Ich habe den letzten Tagen über den Begriff Solidarität nachgedacht. In meiner Wahrnehmung wird der Begriff oft ohne ein gemeinsames Verständnis verwendet. Doch was ist meine Definition von Solidarität? Ich habe mal ganz neutral ChatGPT dazu befragt und folgende Antwort bekommen die auch zu meiner Vorstellung passt:

 Solidarität bezieht sich auf das Prinzip der Zusammenarbeit und Unterstützung zwischen Individuen oder Gruppen in Zeiten der Not oder Schwierigkeit. Es geht darum, Verantwortung füreinander zu übernehmen und sich gegenseitig zu helfen, um gemeinsame Ziele zu erreichen.

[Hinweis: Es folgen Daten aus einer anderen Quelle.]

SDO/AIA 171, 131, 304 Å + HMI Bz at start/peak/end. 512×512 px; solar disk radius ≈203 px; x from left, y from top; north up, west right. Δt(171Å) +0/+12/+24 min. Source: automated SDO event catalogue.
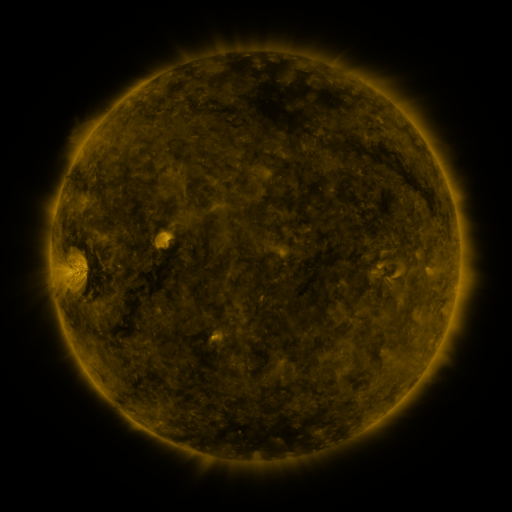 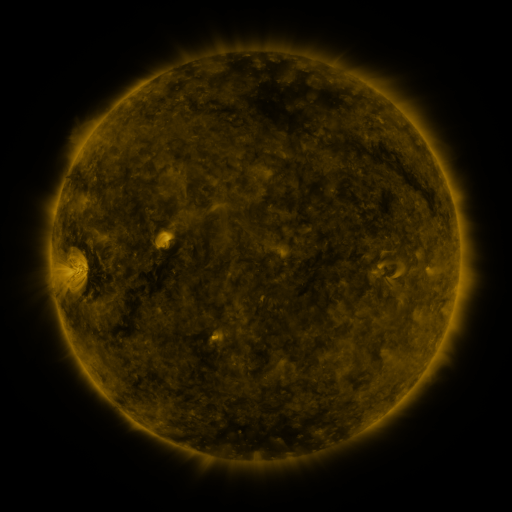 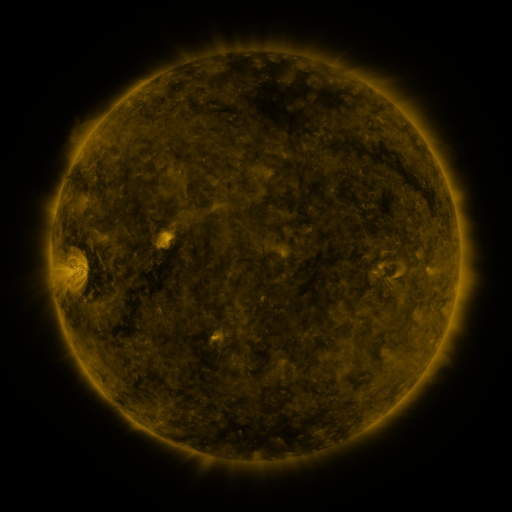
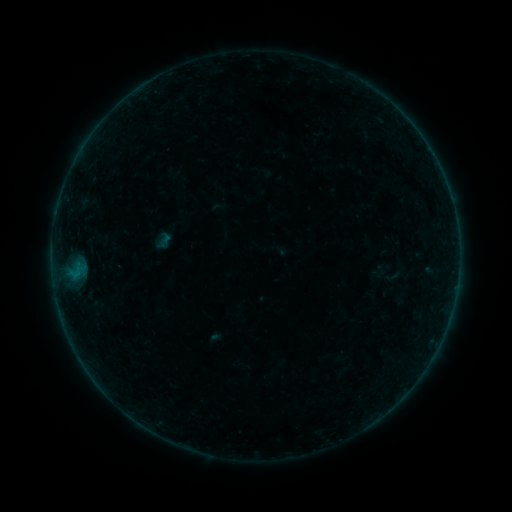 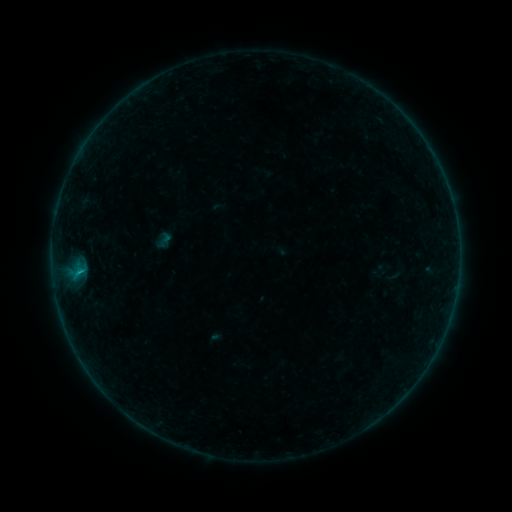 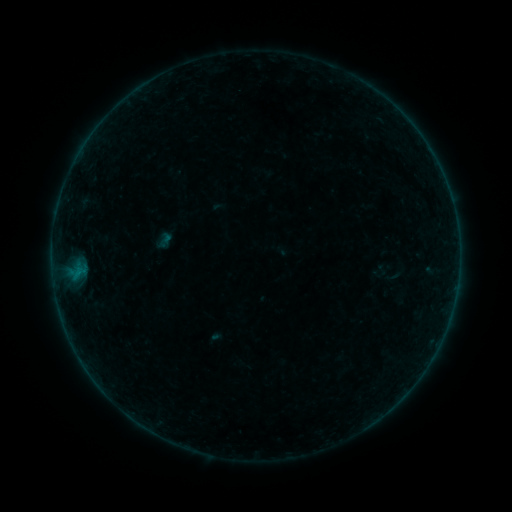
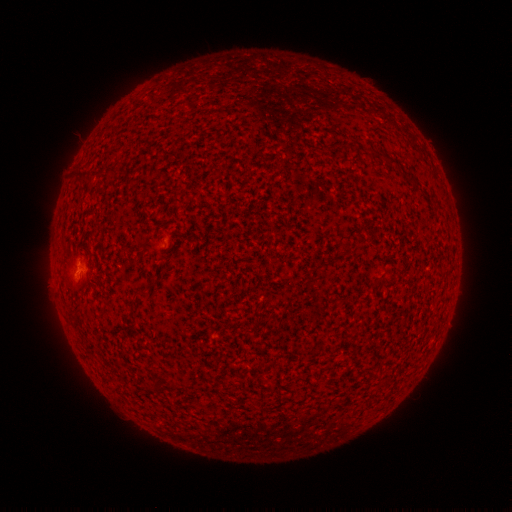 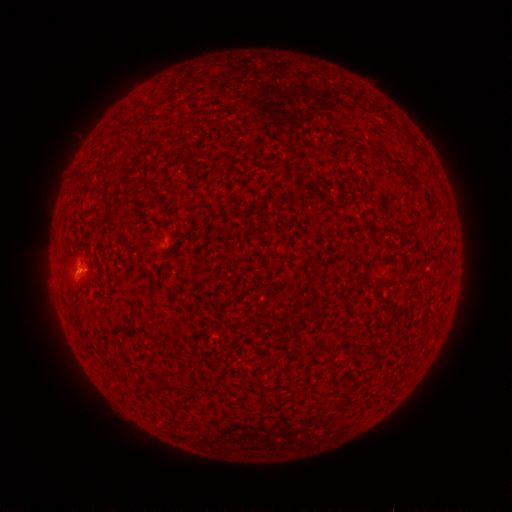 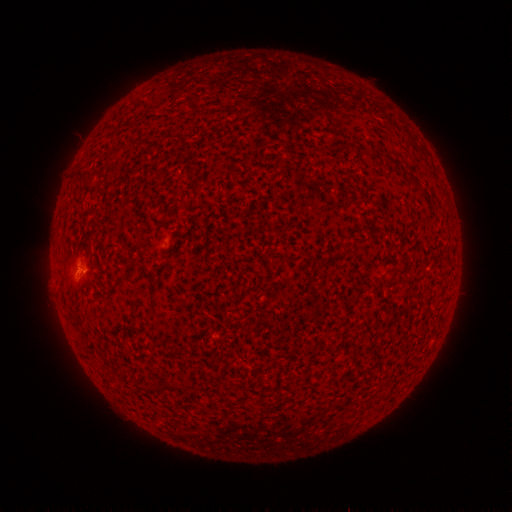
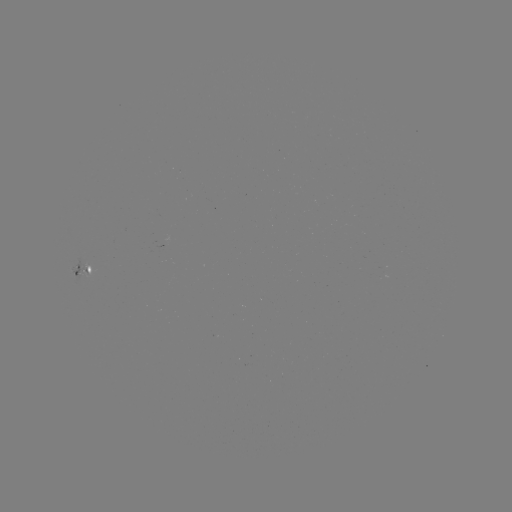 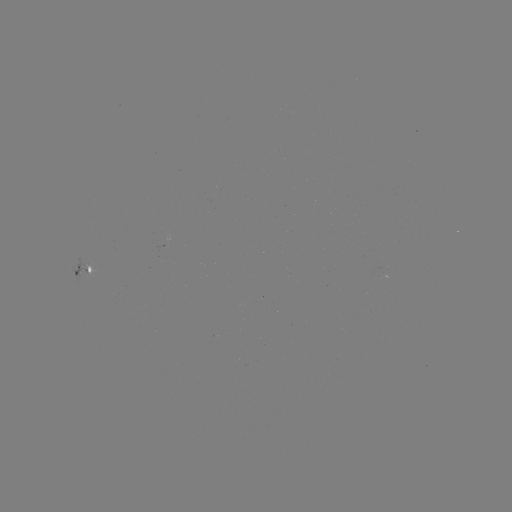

Warum ist das eigentlich so schwer? Warum funktioniert unsere Gesellschaft die, wenn man man den Medien glaubt, eigentlich nur noch von einer Krise in die nächste rutscht nicht schon lange auf dem Prinzip der Solidarität? Sollten all die Krisen nicht Grund genug sein zusammen zu halten? Sollte das nicht ein Grund sein Verantwortung zu übernehmen? Haben wir überhaupt als Gesellschaft ein gemeinsames Ziel?

Ich denke wenn heute von Solidarität gesprochen wird, dann meint man oft Umverteilung von Wohlstand. Ich gehe mal in meine Kindheit zurück. Da gab es die “Kinder in Nicaragua”, die litten unter einer großen Hungersnot. Auf der anderen Seite waren wir in der DDR und wir hatten genug zu essen. Deshalb sollten wir solidarisch mit den Kindern in Nicaragua sein. Wir sollten keine Lebensmittel verschwenden und wir haben Altpapier und den Erlös nach Nicaragua gespendet. Hatten wir da aber ein gemeinsames Ziel? Die Kinder in Nicaragua und wir in der DDR? Nein, wir waren die “Privilegierten” und die waren die “Benachteiligten” und wir haben von unserem Wohlstand abgegeben.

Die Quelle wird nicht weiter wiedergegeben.